Hi all,
I come from Zotero (which is nice but limiting for group use) and my first impression of Jabref is really good!
Only i noticed that the quality of meta-data extraction from pdfs for Zotero is superb, while Jabref has quite some problems. I saw that in the unreleased 6.0 version some improvements have happend.
In general, will the JabRef parser be on par with Zotero? What are the bottle necks?
I haven’t used Zotero much, but here is what I can tell you from knowing internals of JabRef:
JabRef has several methods (heuristics) for extracting metadata from PDFs. This includes:
Finding embedded .bib source code or (or a whole .bib file) in the PDF.
Finding XMP metadata in the PDF file (XMP is a general format for metadata).
If PDF “came” from Springer or IEEE, then JabRef can handle them easily, as the format of those publishers is “well-defined”. In other words, it can parse files of
specific styles, though not all of them.
JabRef can also send files to Grobid (well known service/technology/system for analyzing documents), however currently it doesn’t work.

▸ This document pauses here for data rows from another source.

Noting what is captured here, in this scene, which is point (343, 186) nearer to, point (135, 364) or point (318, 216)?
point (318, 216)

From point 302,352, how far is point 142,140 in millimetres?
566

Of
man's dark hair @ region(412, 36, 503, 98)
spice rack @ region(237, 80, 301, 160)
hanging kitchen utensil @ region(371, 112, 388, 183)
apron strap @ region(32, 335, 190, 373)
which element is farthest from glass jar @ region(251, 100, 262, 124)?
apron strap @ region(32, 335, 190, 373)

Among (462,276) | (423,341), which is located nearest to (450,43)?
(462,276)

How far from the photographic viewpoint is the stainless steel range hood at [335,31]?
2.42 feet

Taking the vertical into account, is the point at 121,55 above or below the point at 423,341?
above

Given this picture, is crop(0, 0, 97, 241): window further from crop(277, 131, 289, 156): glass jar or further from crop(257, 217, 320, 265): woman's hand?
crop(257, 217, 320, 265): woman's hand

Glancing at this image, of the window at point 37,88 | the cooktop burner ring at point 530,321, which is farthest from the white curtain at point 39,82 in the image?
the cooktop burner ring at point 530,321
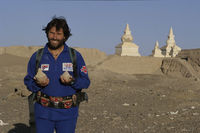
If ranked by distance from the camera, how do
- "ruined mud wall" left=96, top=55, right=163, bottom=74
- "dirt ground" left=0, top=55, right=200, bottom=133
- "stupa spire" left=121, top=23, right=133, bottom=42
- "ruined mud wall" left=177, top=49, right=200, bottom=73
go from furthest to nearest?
"stupa spire" left=121, top=23, right=133, bottom=42, "ruined mud wall" left=96, top=55, right=163, bottom=74, "ruined mud wall" left=177, top=49, right=200, bottom=73, "dirt ground" left=0, top=55, right=200, bottom=133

JabRef applies all of those methods and forms a final .bib entry.
By looking at Zotero docs (retrieve_pdf_metadata [Zotero Documentation]), it seems that Zotero sends couple of pages from PDF (several pages at the beginning) to some external online service. I think it’s probably Grobid as well (or one of the services). It also fetches information from DOIs or ISBNs.

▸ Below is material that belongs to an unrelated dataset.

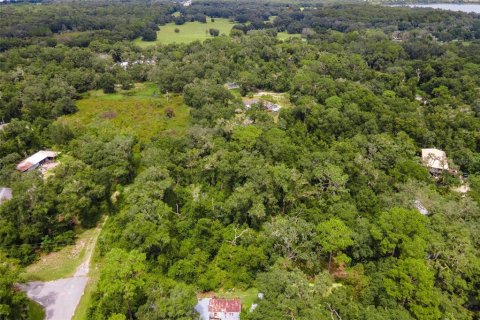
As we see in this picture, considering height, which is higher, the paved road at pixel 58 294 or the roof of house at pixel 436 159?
the roof of house at pixel 436 159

JabRef can also extract metadata from DOIs and ISBNs, but it doesn’t do this automatically.
To conclude, both JabRef and Zotero rely on external services to retrieve metadata of PDF, but:
Currently, JabRef’s Grobid instance is down.
JabRef’s algorithms for handling PDFs could be a bit refined (e.g.: to automatically fetch metadata if it has found a DOI inside PDF).
And thus, JabRef might be a little bit behind Zotero in this functionality
Here are some good points of JabRef, you might be interested in, regarding PDF import:
JabRef has strict policies for connect to Internet services. It never does (at least it should never do) this without explicit user permission. If needed, you can redirect from Internet-based services, to local ones in a local network (example: you can serve your own Grobid instance locally, and if I remember correctly, you can setup JabRef to use it, instead of some service from Internet).
Even without access to external services, JabRef still can import bits of PDFs.
So, JabRef has some compelling advantages for this task. If you are doing private research (or concerned about privacy), JabRef will be a good reference management system.
It’s not the best idea to import articles/entries by PDF, as storing metadata in PDFs (especially bibliography metadata for research/librarian purposes) is not well-defined. Sometimes PDF has metadata, sometimes not. Someone call \hypersetup (or use pdfx) in a LaTeX document, someone not.
It’s always better to rely on identifiers like DOI.
Thank you for the detailed answers!
I guess it really is the use of the external service (like grobid), that makes Zotero so good in importing the meta-data. It’s sad to hear JabRef has this option but that currently it does not work. Is there a way to work around this without setting up a local instance of such a service?